Write out the entries once more, exactly as they appear.

Short descriptive text snippets:
┄┄┄┄┄┄

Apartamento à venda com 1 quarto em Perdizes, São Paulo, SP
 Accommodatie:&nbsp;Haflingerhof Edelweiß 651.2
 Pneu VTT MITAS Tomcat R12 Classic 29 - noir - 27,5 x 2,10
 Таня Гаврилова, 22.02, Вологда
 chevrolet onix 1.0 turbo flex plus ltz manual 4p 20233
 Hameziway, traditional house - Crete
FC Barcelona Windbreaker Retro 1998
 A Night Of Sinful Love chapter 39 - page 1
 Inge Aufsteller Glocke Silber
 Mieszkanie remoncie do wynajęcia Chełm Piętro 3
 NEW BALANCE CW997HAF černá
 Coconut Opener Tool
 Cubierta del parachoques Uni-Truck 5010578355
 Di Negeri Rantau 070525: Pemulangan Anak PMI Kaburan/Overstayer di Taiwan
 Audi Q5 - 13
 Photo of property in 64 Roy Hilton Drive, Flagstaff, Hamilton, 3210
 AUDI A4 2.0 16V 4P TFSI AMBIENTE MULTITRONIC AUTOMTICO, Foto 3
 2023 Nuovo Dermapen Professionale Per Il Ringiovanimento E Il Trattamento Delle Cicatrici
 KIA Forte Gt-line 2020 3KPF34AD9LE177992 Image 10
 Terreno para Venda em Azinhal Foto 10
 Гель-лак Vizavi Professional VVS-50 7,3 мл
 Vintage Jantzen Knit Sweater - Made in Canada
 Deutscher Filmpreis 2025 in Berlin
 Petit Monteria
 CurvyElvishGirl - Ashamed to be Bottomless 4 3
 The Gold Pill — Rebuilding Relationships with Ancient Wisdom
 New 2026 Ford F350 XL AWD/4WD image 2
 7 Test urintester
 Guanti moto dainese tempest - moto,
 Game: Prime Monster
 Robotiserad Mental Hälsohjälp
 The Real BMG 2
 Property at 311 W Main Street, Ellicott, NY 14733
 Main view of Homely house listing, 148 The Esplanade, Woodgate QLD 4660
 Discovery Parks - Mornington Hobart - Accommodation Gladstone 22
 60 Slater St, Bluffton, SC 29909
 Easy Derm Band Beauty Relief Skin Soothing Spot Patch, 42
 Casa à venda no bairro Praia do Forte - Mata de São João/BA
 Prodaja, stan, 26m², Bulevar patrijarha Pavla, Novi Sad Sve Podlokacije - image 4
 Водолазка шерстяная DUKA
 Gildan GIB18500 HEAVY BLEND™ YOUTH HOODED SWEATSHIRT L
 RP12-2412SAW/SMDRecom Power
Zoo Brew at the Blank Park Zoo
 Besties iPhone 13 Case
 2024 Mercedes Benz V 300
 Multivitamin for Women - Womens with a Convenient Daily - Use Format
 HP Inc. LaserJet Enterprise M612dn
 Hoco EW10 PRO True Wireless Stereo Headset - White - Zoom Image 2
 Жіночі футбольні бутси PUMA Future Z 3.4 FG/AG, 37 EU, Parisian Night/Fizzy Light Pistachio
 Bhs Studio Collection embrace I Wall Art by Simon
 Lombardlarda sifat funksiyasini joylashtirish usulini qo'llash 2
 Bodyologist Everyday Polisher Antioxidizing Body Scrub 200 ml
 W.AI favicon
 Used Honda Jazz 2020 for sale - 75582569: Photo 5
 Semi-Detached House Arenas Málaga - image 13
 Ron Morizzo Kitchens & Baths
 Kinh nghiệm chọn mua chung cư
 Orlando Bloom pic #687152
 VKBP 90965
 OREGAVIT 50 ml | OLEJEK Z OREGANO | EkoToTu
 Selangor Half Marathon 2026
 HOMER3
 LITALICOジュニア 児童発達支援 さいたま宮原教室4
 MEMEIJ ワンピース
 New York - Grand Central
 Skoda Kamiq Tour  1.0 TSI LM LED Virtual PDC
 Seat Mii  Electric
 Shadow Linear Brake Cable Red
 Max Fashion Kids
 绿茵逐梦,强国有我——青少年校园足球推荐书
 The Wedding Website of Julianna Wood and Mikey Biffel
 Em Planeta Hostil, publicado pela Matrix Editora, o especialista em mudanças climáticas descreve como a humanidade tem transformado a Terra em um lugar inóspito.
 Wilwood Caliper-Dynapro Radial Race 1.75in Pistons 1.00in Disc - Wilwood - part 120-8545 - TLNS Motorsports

┄┄┄┄┄┄

EXERCISE RESULT —
Apartamento à venda com 1 quarto em Perdizes, São Paulo, SP
 Accommodatie:&nbsp;Haflingerhof Edelweiß 651.2
 Pneu VTT MITAS Tomcat R12 Classic 29 - noir - 27,5 x 2,10
 Таня Гаврилова, 22.02, Вологда
 chevrolet onix 1.0 turbo flex plus ltz manual 4p 20233
 Hameziway, traditional house - Crete
FC Barcelona Windbreaker Retro 1998
 A Night Of Sinful Love chapter 39 - page 1
 Inge Aufsteller Glocke Silber
 Mieszkanie remoncie do wynajęcia Chełm Piętro 3
 NEW BALANCE CW997HAF černá
 Coconut Opener Tool
 Cubierta del parachoques Uni-Truck 5010578355
 Di Negeri Rantau 070525: Pemulangan Anak PMI Kaburan/Overstayer di Taiwan
 Audi Q5 - 13
 Photo of property in 64 Roy Hilton Drive, Flagstaff, Hamilton, 3210
 AUDI A4 2.0 16V 4P TFSI AMBIENTE MULTITRONIC AUTOMTICO, Foto 3
 2023 Nuovo Dermapen Professionale Per Il Ringiovanimento E Il Trattamento Delle Cicatrici
 KIA Forte Gt-line 2020 3KPF34AD9LE177992 Image 10
 Terreno para Venda em Azinhal Foto 10
 Гель-лак Vizavi Professional VVS-50 7,3 мл
 Vintage Jantzen Knit Sweater - Made in Canada
 Deutscher Filmpreis 2025 in Berlin
 Petit Monteria
 CurvyElvishGirl - Ashamed to be Bottomless 4 3
 The Gold Pill — Rebuilding Relationships with Ancient Wisdom
 New 2026 Ford F350 XL AWD/4WD image 2
 7 Test urintester
 Guanti moto dainese tempest - moto,
 Game: Prime Monster
 Robotiserad Mental Hälsohjälp
 The Real BMG 2
 Property at 311 W Main Street, Ellicott, NY 14733
 Main view of Homely house listing, 148 The Esplanade, Woodgate QLD 4660
 Discovery Parks - Mornington Hobart - Accommodation Gladstone 22
 60 Slater St, Bluffton, SC 29909
 Easy Derm Band Beauty Relief Skin Soothing Spot Patch, 42
 Casa à venda no bairro Praia do Forte - Mata de São João/BA
 Prodaja, stan, 26m², Bulevar patrijarha Pavla, Novi Sad Sve Podlokacije - image 4
 Водолазка шерстяная DUKA
 Gildan GIB18500 HEAVY BLEND™ YOUTH HOODED SWEATSHIRT L
 RP12-2412SAW/SMDRecom Power
Zoo Brew at the Blank Park Zoo
 Besties iPhone 13 Case
 2024 Mercedes Benz V 300
 Multivitamin for Women - Womens with a Convenient Daily - Use Format
 HP Inc. LaserJet Enterprise M612dn
 Hoco EW10 PRO True Wireless Stereo Headset - White - Zoom Image 2
 Жіночі футбольні бутси PUMA Future Z 3.4 FG/AG, 37 EU, Parisian Night/Fizzy Light Pistachio
 Bhs Studio Collection embrace I Wall Art by Simon
 Lombardlarda sifat funksiyasini joylashtirish usulini qo'llash 2
 Bodyologist Everyday Polisher Antioxidizing Body Scrub 200 ml
 W.AI favicon
 Used Honda Jazz 2020 for sale - 75582569: Photo 5
 Semi-Detached House Arenas Málaga - image 13
 Ron Morizzo Kitchens & Baths
 Kinh nghiệm chọn mua chung cư
 Orlando Bloom pic #687152
 VKBP 90965
 OREGAVIT 50 ml | OLEJEK Z OREGANO | EkoToTu
 Selangor Half Marathon 2026
 HOMER3
 LITALICOジュニア 児童発達支援 さいたま宮原教室4
 MEMEIJ ワンピース
 New York - Grand Central
 Skoda Kamiq Tour  1.0 TSI LM LED Virtual PDC
 Seat Mii  Electric
 Shadow Linear Brake Cable Red
 Max Fashion Kids
 绿茵逐梦,强国有我——青少年校园足球推荐书
 The Wedding Website of Julianna Wood and Mikey Biffel
 Em Planeta Hostil, publicado pela Matrix Editora, o especialista em mudanças climáticas descreve como a humanidade tem transformado a Terra em um lugar inóspito.
 Wilwood Caliper-Dynapro Radial Race 1.75in Pistons 1.00in Disc - Wilwood - part 120-8545 - TLNS Motorsports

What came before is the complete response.